§ PROBLEM REQUIREMENTS:
Your answer should be exactly the lines from the one that contains "ISCRIZIONE ONLINE: www. icfara. edu. it" through the final line of the entries below, and nothing else.

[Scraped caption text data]
========================================
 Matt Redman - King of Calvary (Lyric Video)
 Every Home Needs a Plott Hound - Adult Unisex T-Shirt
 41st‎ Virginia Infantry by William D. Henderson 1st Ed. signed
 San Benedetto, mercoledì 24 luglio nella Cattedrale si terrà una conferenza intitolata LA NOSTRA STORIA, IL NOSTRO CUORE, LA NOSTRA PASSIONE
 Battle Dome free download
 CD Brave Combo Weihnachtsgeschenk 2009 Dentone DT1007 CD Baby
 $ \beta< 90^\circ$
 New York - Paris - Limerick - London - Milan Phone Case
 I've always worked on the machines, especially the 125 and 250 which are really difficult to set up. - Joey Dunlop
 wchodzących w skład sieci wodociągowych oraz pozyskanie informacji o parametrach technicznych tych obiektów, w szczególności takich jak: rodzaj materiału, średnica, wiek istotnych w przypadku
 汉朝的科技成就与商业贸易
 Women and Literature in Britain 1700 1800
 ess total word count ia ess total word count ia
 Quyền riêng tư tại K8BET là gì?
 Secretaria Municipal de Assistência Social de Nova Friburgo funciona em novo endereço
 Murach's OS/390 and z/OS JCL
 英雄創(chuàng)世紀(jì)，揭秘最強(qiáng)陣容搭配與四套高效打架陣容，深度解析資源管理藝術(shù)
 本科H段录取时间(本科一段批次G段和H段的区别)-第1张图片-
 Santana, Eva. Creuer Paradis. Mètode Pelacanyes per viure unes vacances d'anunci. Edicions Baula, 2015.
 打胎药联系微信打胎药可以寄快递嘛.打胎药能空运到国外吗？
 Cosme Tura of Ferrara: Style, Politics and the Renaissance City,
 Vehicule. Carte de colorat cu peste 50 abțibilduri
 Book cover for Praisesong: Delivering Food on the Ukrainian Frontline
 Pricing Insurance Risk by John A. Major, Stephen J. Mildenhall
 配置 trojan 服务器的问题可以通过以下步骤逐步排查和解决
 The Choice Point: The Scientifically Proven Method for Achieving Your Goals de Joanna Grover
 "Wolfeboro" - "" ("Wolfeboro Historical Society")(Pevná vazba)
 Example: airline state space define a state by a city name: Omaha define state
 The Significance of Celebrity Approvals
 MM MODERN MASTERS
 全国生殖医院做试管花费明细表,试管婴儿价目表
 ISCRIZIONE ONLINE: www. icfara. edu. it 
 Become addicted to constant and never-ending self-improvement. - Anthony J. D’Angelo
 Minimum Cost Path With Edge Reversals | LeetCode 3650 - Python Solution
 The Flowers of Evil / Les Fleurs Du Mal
========================================
§ FINISHED TASK:
 ISCRIZIONE ONLINE: www. icfara. edu. it 
 Become addicted to constant and never-ending self-improvement. - Anthony J. D’Angelo
 Minimum Cost Path With Edge Reversals | LeetCode 3650 - Python Solution
 The Flowers of Evil / Les Fleurs Du Mal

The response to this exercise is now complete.